What Can I Do About Gray Hair?

This woman had dark hair when the day started.
© iStockphoto.com/cglade

No, it's not your imagination. Some gray hairs -- especially coarse hairs, prematurely gray hairs and gray hairs around the temples and hairlines -- are especially resistant to color or quicker to lose color than other gray hairs. Try the following suggestions:

  • Apply color to gray areas first. (This gives resistant gray hairs more time to absorb color.)
  • Leave color on longer. (Adjust your timing and try it first in the strand test. Grays could take up to 45 minutes to color.)
  • Increase your hair color level. (If your grays still show up even after you've adjusted the timing on your semi- or demi-permanent color, you might consider going up a level.)

Science is also searching for a better solution to gray hair. Cancer researchers learned that liposomes, substances that deliver a drug into the body, can be used to deposit melanin, the pigment that gives hair its color, inside follicles and color hair from the roots up. If further research proves successful, products could be available in the next 10 years, they predict. On another front, after 30 years of research, L'oreal laboratories have developed a precursor molecule for melanin, dihydroxyl-5.6-indole, which enables the natural process of hair pigmentation to take place biologically through a slow oxydization process. With the right proportions, everyone could get back their own natural hair color! Researchers are using this new chemical to come up with a new way to enhance hair color or cover gray.

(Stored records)

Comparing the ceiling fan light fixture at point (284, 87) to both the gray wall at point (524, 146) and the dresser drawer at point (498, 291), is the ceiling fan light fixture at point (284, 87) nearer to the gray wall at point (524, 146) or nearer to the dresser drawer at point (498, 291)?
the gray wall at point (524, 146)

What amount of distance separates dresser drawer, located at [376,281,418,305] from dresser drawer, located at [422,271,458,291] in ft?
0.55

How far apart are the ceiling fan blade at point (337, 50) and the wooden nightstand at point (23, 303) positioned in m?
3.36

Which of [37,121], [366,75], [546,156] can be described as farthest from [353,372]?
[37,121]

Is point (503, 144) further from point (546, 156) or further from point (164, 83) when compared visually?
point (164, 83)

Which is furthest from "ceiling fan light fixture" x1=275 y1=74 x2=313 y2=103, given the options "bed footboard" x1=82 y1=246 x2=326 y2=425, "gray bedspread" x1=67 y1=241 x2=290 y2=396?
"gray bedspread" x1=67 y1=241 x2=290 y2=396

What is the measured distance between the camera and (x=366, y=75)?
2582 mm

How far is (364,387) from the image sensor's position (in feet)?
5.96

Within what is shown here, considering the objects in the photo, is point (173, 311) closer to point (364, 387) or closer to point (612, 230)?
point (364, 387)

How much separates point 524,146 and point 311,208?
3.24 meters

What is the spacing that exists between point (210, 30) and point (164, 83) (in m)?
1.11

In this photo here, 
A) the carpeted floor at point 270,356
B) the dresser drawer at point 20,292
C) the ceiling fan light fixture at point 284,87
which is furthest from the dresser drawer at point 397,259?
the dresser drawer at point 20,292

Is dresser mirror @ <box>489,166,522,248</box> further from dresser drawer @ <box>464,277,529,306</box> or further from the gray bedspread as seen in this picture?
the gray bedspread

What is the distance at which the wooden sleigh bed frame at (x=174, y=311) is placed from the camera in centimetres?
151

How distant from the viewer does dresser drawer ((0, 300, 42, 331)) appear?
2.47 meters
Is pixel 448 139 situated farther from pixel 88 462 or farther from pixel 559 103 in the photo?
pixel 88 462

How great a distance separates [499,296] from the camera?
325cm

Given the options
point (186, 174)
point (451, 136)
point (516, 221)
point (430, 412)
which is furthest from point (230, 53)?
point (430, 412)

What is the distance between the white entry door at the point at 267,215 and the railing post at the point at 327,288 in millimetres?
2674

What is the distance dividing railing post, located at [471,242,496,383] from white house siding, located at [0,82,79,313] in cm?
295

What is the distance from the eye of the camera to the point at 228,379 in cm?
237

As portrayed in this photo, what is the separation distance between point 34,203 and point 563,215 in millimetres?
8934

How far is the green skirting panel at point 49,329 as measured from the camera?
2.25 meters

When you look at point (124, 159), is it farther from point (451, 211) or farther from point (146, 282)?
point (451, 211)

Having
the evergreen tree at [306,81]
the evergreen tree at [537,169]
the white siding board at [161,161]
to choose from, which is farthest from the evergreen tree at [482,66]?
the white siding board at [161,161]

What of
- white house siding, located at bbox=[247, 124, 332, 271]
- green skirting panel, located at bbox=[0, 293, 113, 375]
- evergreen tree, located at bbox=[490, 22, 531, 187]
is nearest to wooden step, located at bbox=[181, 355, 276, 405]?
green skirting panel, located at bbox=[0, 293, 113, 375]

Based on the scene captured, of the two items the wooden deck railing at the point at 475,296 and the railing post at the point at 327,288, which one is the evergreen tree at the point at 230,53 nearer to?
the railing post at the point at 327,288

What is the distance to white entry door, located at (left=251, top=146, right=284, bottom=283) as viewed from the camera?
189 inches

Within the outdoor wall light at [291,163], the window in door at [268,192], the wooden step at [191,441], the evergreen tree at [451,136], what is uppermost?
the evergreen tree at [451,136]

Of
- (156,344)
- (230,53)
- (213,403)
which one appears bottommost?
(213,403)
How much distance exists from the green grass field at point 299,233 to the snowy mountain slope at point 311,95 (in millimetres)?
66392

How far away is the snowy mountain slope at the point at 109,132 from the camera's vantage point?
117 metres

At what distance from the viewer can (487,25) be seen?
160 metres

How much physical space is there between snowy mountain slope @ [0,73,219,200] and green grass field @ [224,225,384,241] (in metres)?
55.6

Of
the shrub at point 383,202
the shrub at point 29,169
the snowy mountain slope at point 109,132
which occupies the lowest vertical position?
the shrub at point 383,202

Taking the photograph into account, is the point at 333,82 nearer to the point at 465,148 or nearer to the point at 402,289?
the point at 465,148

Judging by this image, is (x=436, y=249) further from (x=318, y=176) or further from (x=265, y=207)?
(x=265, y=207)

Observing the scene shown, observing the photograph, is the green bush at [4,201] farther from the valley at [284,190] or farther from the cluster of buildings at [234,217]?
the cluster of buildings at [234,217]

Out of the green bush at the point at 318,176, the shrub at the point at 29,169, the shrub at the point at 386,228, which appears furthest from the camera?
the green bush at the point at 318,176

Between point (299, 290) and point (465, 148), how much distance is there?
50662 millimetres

**What to work on:**
Reproduce the passage on gray hair from "What Can I Do" to "up a level.)".

**Finished exercise:**
What Can I Do About Gray Hair?

This woman had dark hair when the day started.
© iStockphoto.com/cglade

No, it's not your imagination. Some gray hairs -- especially coarse hairs, prematurely gray hairs and gray hairs around the temples and hairlines -- are especially resistant to color or quicker to lose color than other gray hairs. Try the following suggestions:

  • Apply color to gray areas first. (This gives resistant gray hairs more time to absorb color.)
  • Leave color on longer. (Adjust your timing and try it first in the strand test. Grays could take up to 45 minutes to color.)
  • Increase your hair color level. (If your grays still show up even after you've adjusted the timing on your semi- or demi-permanent color, you might consider going up a level.)